Вот и газета стала в два раза меньше. Как будто машины тоже голодные и едят бумагу. Наши освободили Тихвин. А вдруг это начало? Туся пришла, плакала, говорила, скоро снимут блокаду. Тогда сядем все за стол и по-настоящему пообедаем.
14 декабря.
Прошло четыре дня, и нет чувства, что вот-вот, что сегодня-завтра. И разговоры прекратились. Люди ходят медленно. А время еще медленнее. Обменяла на продукты обручальные кольца. Настоящее червонное золото. Вспомнила, как мы с Петей, но слабо вспомнила. Волновало не воспоминание, а сколько дадут. Получила: 2 кило риса, 2 кило сахара и буханку белого хлеба. Я не говорю, что мало, — нет, это страшно много сейчас, это жизнь! Риточка поела и смеялась, а она уже больше месяца не смеялась. Золото — чепуха, мертвый хлам! Но откуда у него это? У этого? И сам сытый. А глаза страшные, холодные и пустые. А еще — похотливые. Сейчас не встретишь такого мужского взгляда, как раньше, — словно раздевает, сейчас все как бесполые. А этот — он может, он же жрет сколько хочет! Откуда у него? Где ворует? У меня руки тряслись, когда я брала продукты, и его дающие руки совсем близко.

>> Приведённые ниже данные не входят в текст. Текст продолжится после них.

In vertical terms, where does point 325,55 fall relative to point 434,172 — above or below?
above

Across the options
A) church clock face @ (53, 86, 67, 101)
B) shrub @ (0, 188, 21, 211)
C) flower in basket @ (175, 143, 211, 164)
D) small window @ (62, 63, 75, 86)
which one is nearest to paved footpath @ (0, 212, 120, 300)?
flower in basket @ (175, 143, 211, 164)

Был момент: чуть не поцеловала из благодарности. И ненависть. Как я его ненавидела и ненавижу! Сама бы вызвалась расстрелять. Жалко, выдать нельзя. Потому что если отбирать наворованное, то, что мне дал, тоже отберут. А я должна была принести. Чтобы дети поели. А еще — страшно писать: я была рада, что Петя на заводе. Сразу все не съешь, достанется и ему: ведь 2 кило риса, 2 кило сахара. Достанется и ему, но детям — больше. Пусть больше детям! Я очень хочу, чтобы он выжил, но я уже готова, что он может не выжить. Когда так пухнут, это плохой признак. А если все равно не выживет, зачем зря отрывать от детей? Как страшно, что я так думаю.